Count the lines in the items below that contain the string "further", treating case as significant. Give only the number.
Start Source records
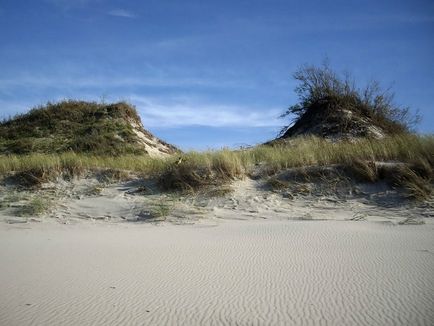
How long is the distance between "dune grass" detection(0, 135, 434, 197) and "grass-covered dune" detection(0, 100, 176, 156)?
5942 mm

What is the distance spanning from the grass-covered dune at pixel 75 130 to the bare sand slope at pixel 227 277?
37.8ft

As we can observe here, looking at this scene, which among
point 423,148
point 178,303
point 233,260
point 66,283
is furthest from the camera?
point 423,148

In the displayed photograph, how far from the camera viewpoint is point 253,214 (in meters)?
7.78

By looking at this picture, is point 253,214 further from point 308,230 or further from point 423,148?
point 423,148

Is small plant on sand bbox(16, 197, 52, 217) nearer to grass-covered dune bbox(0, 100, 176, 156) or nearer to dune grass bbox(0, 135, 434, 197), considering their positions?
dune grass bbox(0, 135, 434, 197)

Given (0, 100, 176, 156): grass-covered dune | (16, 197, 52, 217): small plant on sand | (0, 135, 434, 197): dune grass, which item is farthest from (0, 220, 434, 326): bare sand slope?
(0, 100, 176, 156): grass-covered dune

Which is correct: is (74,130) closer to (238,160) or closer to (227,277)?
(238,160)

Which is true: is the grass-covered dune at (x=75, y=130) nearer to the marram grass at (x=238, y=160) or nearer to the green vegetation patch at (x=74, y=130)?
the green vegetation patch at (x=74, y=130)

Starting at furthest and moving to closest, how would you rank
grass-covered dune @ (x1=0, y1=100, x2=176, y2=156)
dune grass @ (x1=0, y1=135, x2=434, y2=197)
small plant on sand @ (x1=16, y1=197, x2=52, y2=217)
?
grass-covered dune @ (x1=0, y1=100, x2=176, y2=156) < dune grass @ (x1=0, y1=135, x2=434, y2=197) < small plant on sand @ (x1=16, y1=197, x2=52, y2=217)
End Source records
Start Source records
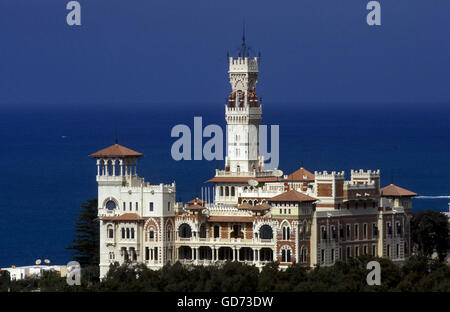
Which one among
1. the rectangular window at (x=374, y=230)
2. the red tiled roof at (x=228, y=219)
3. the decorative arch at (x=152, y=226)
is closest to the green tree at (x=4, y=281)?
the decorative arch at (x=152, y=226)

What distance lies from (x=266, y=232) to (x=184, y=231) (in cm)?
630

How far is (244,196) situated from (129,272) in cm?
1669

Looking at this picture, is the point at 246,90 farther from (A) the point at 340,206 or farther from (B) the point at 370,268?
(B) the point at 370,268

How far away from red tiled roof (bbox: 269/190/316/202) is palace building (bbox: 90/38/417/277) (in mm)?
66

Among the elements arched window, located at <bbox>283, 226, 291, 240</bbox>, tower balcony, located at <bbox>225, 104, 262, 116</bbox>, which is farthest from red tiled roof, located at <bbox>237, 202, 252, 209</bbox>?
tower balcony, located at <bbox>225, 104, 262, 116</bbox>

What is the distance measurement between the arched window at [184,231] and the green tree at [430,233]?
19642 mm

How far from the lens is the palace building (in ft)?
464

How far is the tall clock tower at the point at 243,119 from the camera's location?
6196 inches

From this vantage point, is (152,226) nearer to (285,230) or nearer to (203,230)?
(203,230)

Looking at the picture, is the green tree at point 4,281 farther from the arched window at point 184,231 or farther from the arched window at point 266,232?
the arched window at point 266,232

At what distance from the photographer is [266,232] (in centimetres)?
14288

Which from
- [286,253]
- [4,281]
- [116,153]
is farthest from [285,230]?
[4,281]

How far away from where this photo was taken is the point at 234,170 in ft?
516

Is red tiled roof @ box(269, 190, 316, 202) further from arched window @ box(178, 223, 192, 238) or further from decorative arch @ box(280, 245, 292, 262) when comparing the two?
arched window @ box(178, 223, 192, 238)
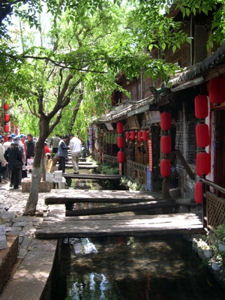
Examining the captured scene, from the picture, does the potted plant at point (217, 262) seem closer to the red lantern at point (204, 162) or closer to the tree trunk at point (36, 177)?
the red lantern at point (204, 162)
End Source records
■ Full solution ■
2